Currently when trying to use --low-bit "fp16" with ipex_llm.serving.fastchat.ipex_llm_worker results in the following error:
/usr/local/lib/python3.11/dist-packages/torchvision/io/image.py:13: UserWarning: Failed to load image Python extension: ''If you don't plan on using image functionality from
torchvision.io
, you can ignore this warning. Otherwise, there might be something wrong with your environment. Did you havelibjpeg
orlibpng
installed before buildingtorchvision
from source?
warn(
2024-04-29 07:20:32,788 - INFO - intel_extension_for_pytorch auto imported
2024-04-29 07:20:33 | INFO | model_worker | Loading the model ['neural-chat-7b-v3-3'] on worker 4e2d5da6, worker type: BigDLLLM worker...

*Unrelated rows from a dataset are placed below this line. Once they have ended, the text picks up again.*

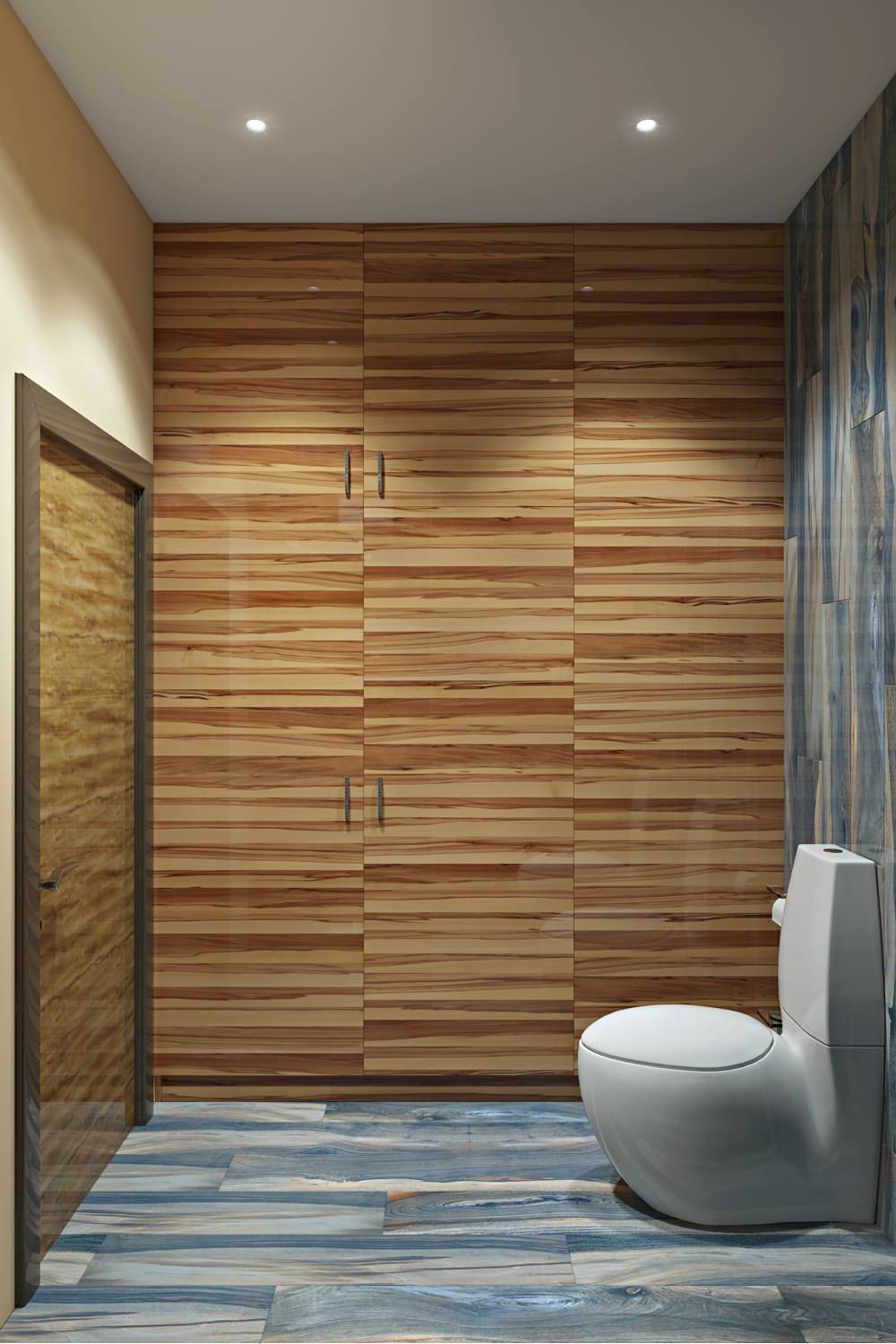 Дизайн интерьера квартиры "Городское этно"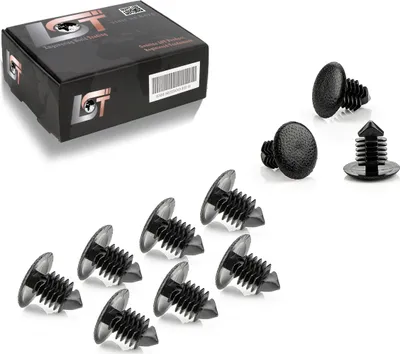Produktbild von 10x Kühlerträger Kühler Befestigung Clips für MERCEDES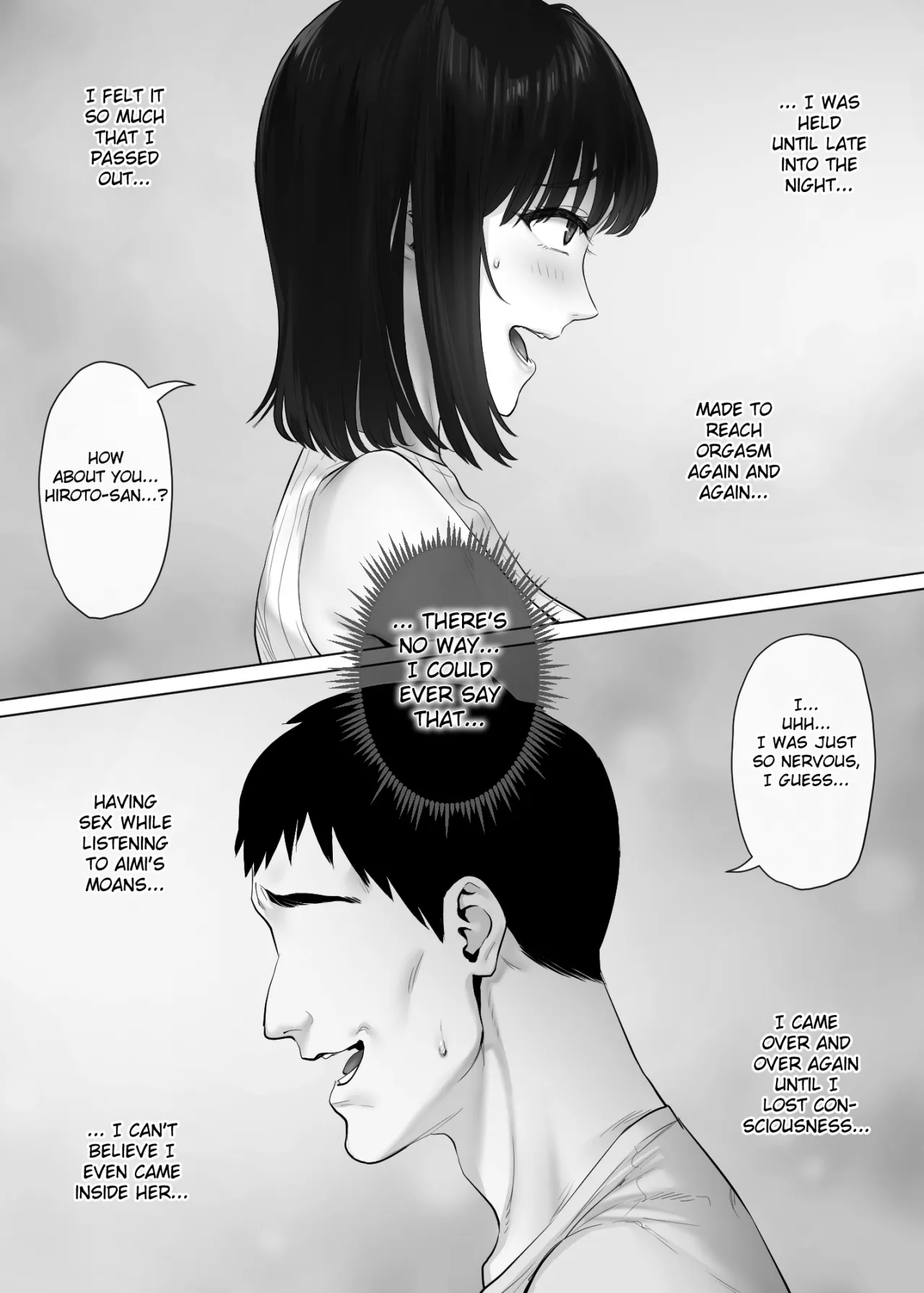 LeveChi na Swapping 3 ~Honrosareru Fuufu Hen~ 5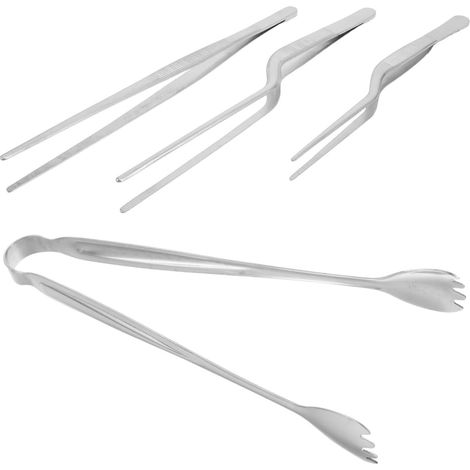 Stück Gartenpflanzpinzette aus Edelstahl für Präzises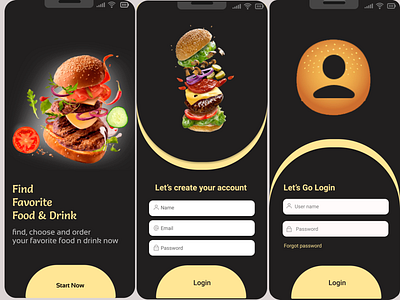 My Food Application UI UX Project app app design app developer bali developer best design ui ux create ui ux design food food app food ui ux online store ui ux toturial ui ux ui ui ux design ui ux developer ux web food ui ux website design website developer website ui ux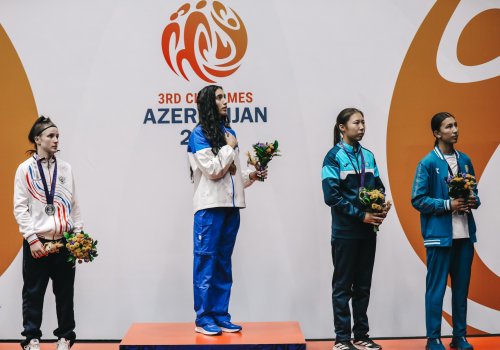 Azərbaycanın qadın boksçularından MDB Oyunlarında 9 medal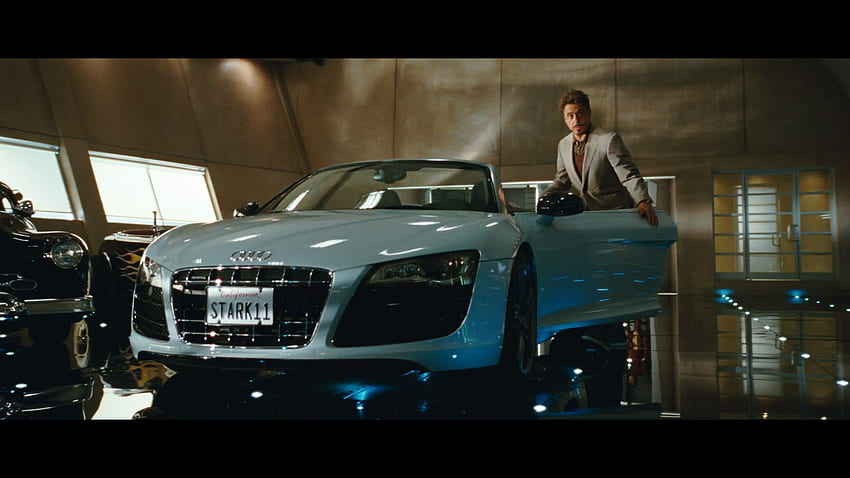 MCU: 20 carros escondidos na garagem do Homem de Ferro, Tony Stark Hot Rod papel de parede HD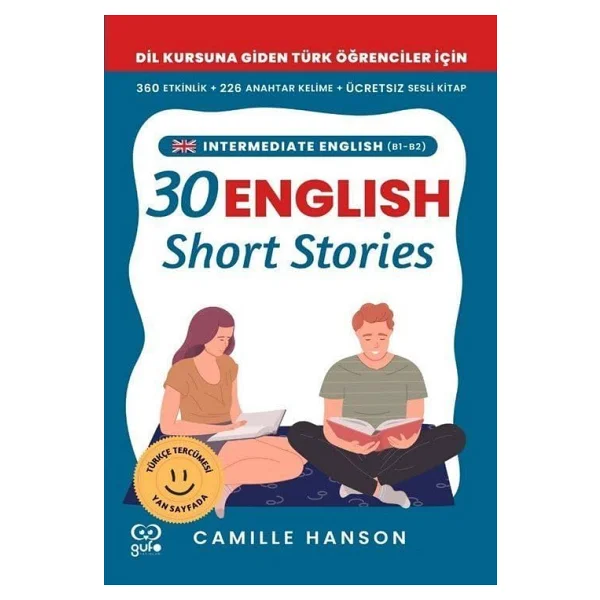 A1 - A2 English 30 Short Stories For Beginners (Yeni Başlayanlar İçin 30 İngilizce Türkçe Kısa Hikay - Görsel 3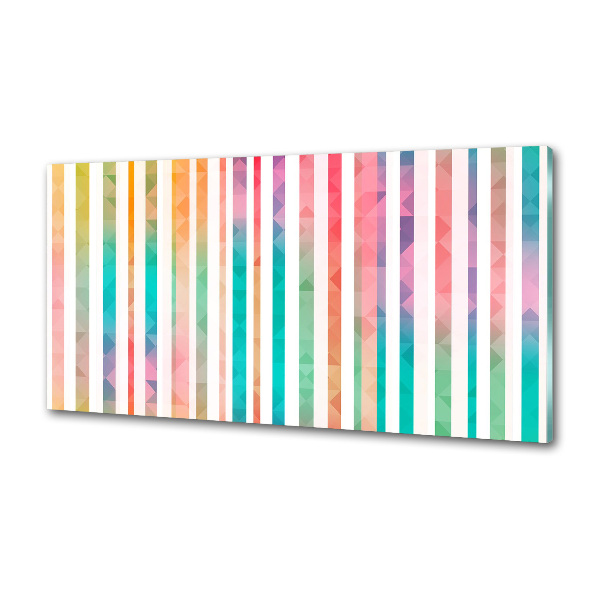 Keuken achterwand Regenboogstrepen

2024-04-29 07:20:33 | INFO | model_worker | Using low bit format: fp16, device: xpu
2024-04-29 07:20:33 | ERROR | ipex_llm.utils.common.log4Error |****Usage Error
Please use torch_dtype=torch.float16 when setting load_in_low_bit='fp16'.
2024-04-29 07:20:33 | ERROR | ipex_llm.utils.common.log4Error |***Call Stack
2024-04-29 07:20:33 | ERROR | stderr | Traceback (most recent call last):
2024-04-29 07:20:33 | ERROR | stderr | File "", line 198, in _run_module_as_main
2024-04-29 07:20:33 | ERROR | stderr | File "", line 88, in _run_code
2024-04-29 07:20:33 | ERROR | stderr | File "/usr/local/lib/python3.11/dist-packages/ipex_llm/serving/fastchat/ipex_llm_worker.py", line 326, in
2024-04-29 07:20:33 | ERROR | stderr | worker = BigDLLLMWorker(
2024-04-29 07:20:33 | ERROR | stderr | ^^^^^^^^^^^^^^^
2024-04-29 07:20:33 | ERROR | stderr | File "/usr/local/lib/python3.11/dist-packages/ipex_llm/serving/fastchat/ipex_llm_worker.py", line 88, in init
2024-04-29 07:20:33 | ERROR | stderr | self.model, self.tokenizer = load_model(
2024-04-29 07:20:33 | ERROR | stderr | ^^^^^^^^^^^
2024-04-29 07:20:33 | ERROR | stderr | File "/usr/local/lib/python3.11/dist-packages/ipex_llm/transformers/loader.py", line 67, in load_model
2024-04-29 07:20:33 | ERROR | stderr | model = model_cls.from_pretrained(model_path, **model_kwargs)
2024-04-29 07:20:33 | ERROR | stderr | ^^^^^^^^^^^^^^^^^^^^^^^^^^^^^^^^^^^^^^^^^^^^^^^^^^^^^
2024-04-29 07:20:33 | ERROR | stderr | File "/usr/local/lib/python3.11/dist-packages/ipex_llm/transformers/model.py", line 294, in from_pretrained
2024-04-29 07:20:33 | ERROR | stderr | invalidInputError(
2024-04-29 07:20:33 | ERROR | stderr | File "/usr/local/lib/python3.11/dist-packages/ipex_llm/utils/common/log4Error.py", line 32, in invalidInputError
2024-04-29 07:20:33 | ERROR | stderr | raise RuntimeError(errMsg)
2024-04-29 07:20:33 | ERROR | stderr | RuntimeError: Please use torch_dtype=torch.float16 when setting load_in_low_bit='fp16'.
Hi, I am working on to reproduce this issue.
Just to provide a bit more information @gc-fu - here, it's providing the torch_dtype value as "auto", but in the fp16 example with self-speculative decoding, it's showing that torch_dtype should be set to torch.float16. Also there are other parameters in the example that aren't being provided when launching via the ipex_llm_worker - specifically "speculative" and "optimize_model" - this is why I marked this as a feature request and not a bug, I thought this mode just isn't supported yet for the ipex_llm_worker module (would be nice if it was though).